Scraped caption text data
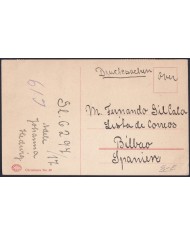 F-EX47725 NORWAY NORGE 1914 POSTCARD TO SPAIN. STORTHINGET.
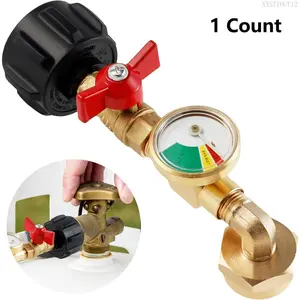 Propane Refill Adapter with Valve and Gauge, Gas Cylinder Filling Connector with Glow in the Dark Meter, Ball Valve Gas Tank Gas Connector, for Outdoor, Men Gifts, Tools & Hardware, Heavy Duty, Mini GadgetsXXSTYOUT12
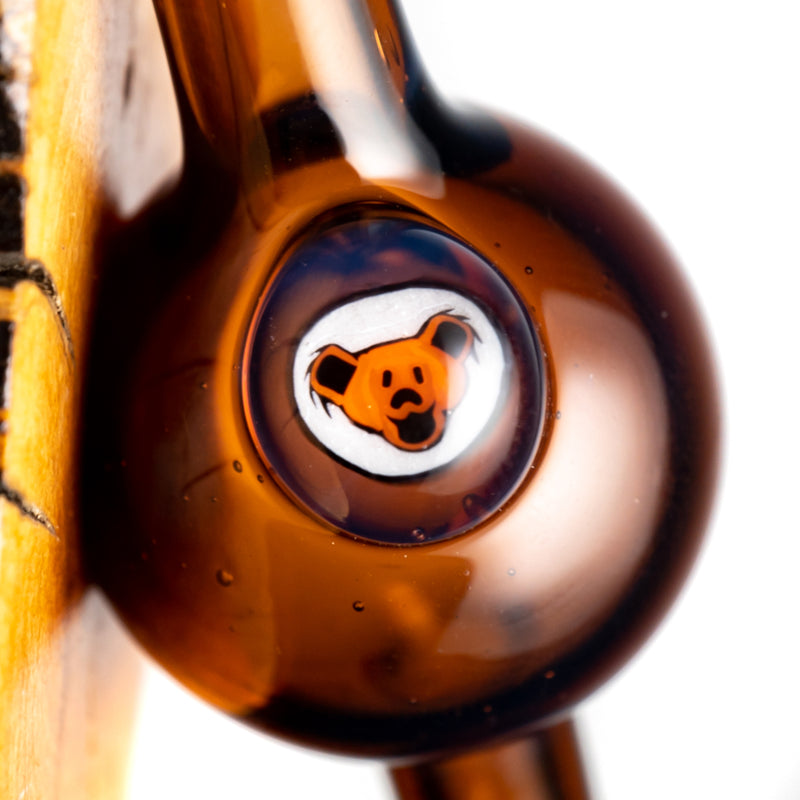 Keys Glass - Bubble Cap - Orange Dancing Bear Head - Sienna Brown - The Cave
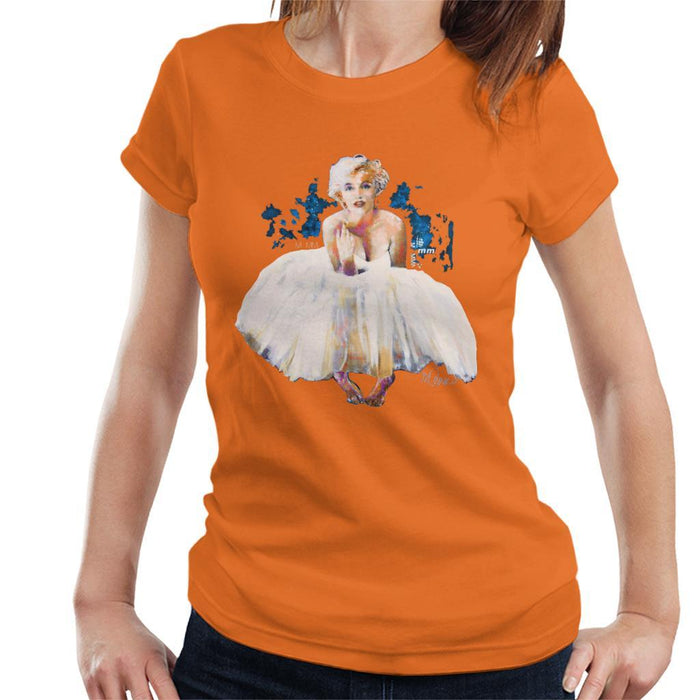 Sidney Maurer Original Portrait Of Marilyn Monroe White Dress Womens T-Shirt - Womens T-Shirt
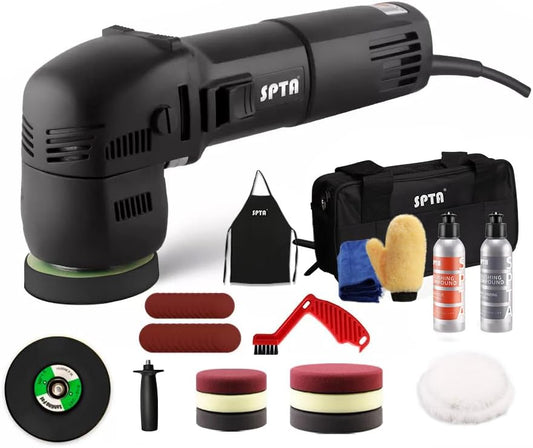 SPTA Mini Orbital Polisher - 3 Inch 10mm/780W Variable Speed Dual Action With Polishing Pads, Sanding Discs, Pad Conditioning Brush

▶ Exercise aim
Rewrite these lines with every instance of "Womens T-Shirt" changed to "Mens T-Shirt", keeping everything else the same. Omit the picture markers from your answer.

▶ Solution to the exercise
 F-EX47725 NORWAY NORGE 1914 POSTCARD TO SPAIN. STORTHINGET.
 Propane Refill Adapter with Valve and Gauge, Gas Cylinder Filling Connector with Glow in the Dark Meter, Ball Valve Gas Tank Gas Connector, for Outdoor, Men Gifts, Tools & Hardware, Heavy Duty, Mini GadgetsXXSTYOUT12
 Keys Glass - Bubble Cap - Orange Dancing Bear Head - Sienna Brown - The Cave
 Sidney Maurer Original Portrait Of Marilyn Monroe White Dress Mens T-Shirt - Mens T-Shirt
 SPTA Mini Orbital Polisher - 3 Inch 10mm/780W Variable Speed Dual Action With Polishing Pads, Sanding Discs, Pad Conditioning Brush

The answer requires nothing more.